Omit every picture and output the rest of the records exactly as they are.
******
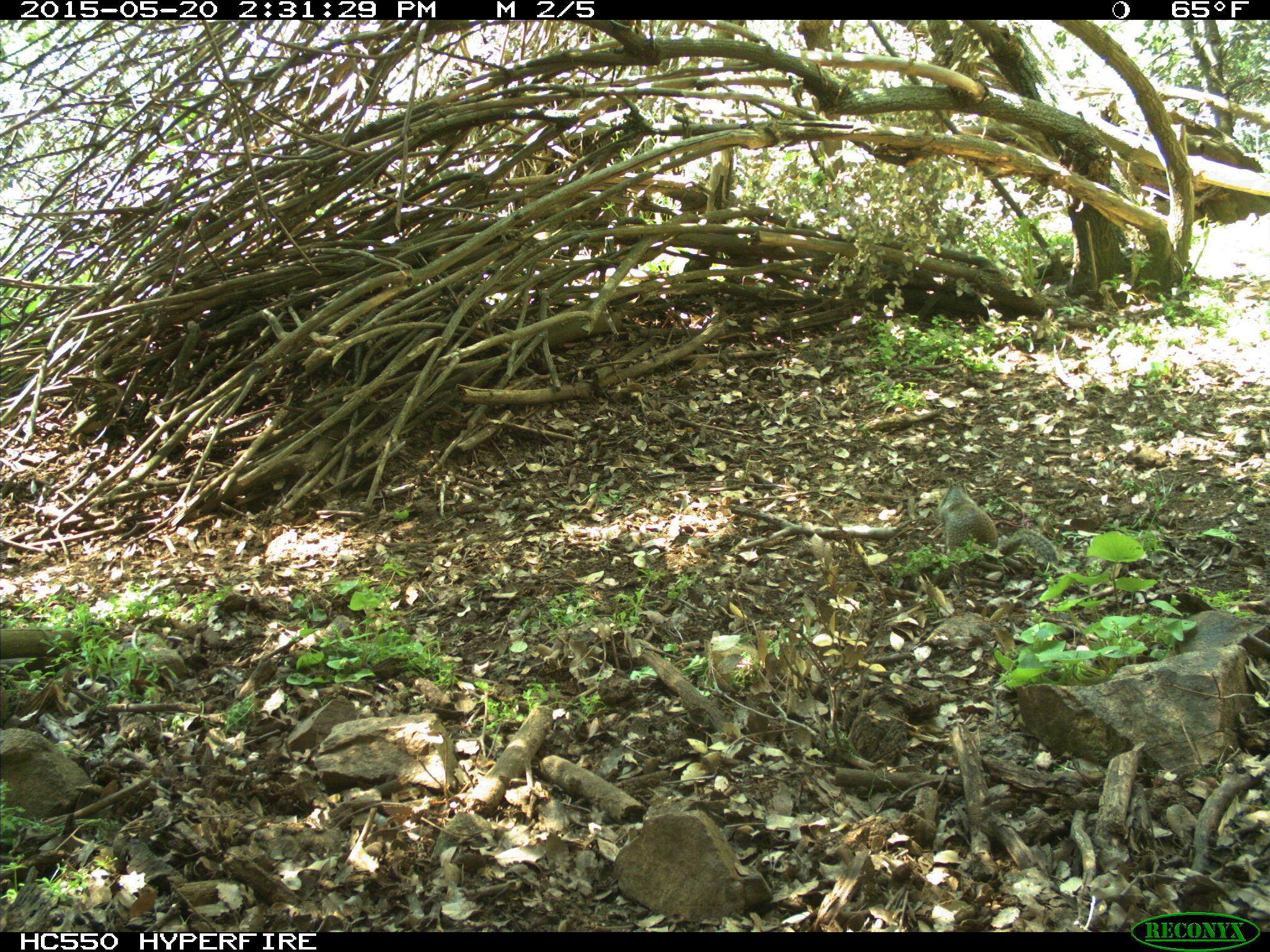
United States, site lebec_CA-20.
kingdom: Animalia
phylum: Chordata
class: Mammalia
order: Rodentia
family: Sciuridae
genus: Otospermophilus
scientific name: Otospermophilus beecheyi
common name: california ground squirrel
******
**Exercise result**
United States, site lebec_CA-20.
kingdom: Animalia
phylum: Chordata
class: Mammalia
order: Rodentia
family: Sciuridae
genus: Otospermophilus
scientific name: Otospermophilus beecheyi
common name: california ground squirrel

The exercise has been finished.